I'm honestly shaking at the thought of what she must go through every day replaying those moments while fighting legal battles against an institution that won't admit its wrongdoing. Her son was 21 months old β a toddler who loved his books and his mother β not a political statement, yet her private grief has become public because the system failed him so thoroughly it can no longer be ignored. We need to keep talking about this until there are real consequences for hospitals that treat patients like disposable numbers instead of human beings who have families waiting for them.
Source: https://www.bbc.com/news/articles/cgk6jzkr0xvo?at_medium=RSS&at_campaign=rss
Her legal team has asked for a judicial review because what Adichie is fighting isn't just one case; it's an entire system where wealthy people have to become activists to get answers about medical malpractice in Nigeria. Her son died while under care, and now she's being forced to be the one who demands accountability instead of the hospital doing so proactively β that should burn everyone reading this. The BBC is covering her story because it highlights a broader crisis: medical negligence charges are rarely pursued and hospitals can hide behind bureaucracy indefinitely unless someone with enough reach speaks up.

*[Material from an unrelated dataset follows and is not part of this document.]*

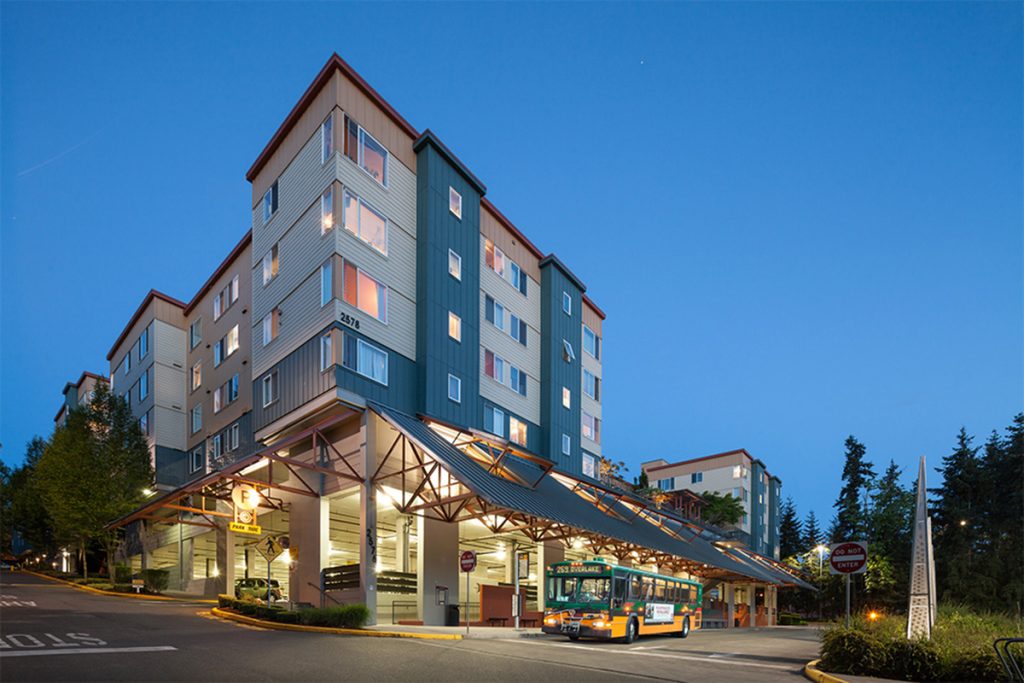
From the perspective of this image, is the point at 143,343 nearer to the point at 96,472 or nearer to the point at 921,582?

I'm honestly shaking at the thought of what she must go through every day replaying those moments while fighting legal battles against an institution that won't admit its wrongdoing. Her son was 21 months old β a toddler who loved his books and his mother β not a political statement, yet her private grief has become public because the system failed him so thoroughly it can no longer be ignored. We need to keep talking about this until there are real consequences for hospitals that treat patients like disposable numbers instead of human beings who have families waiting for them.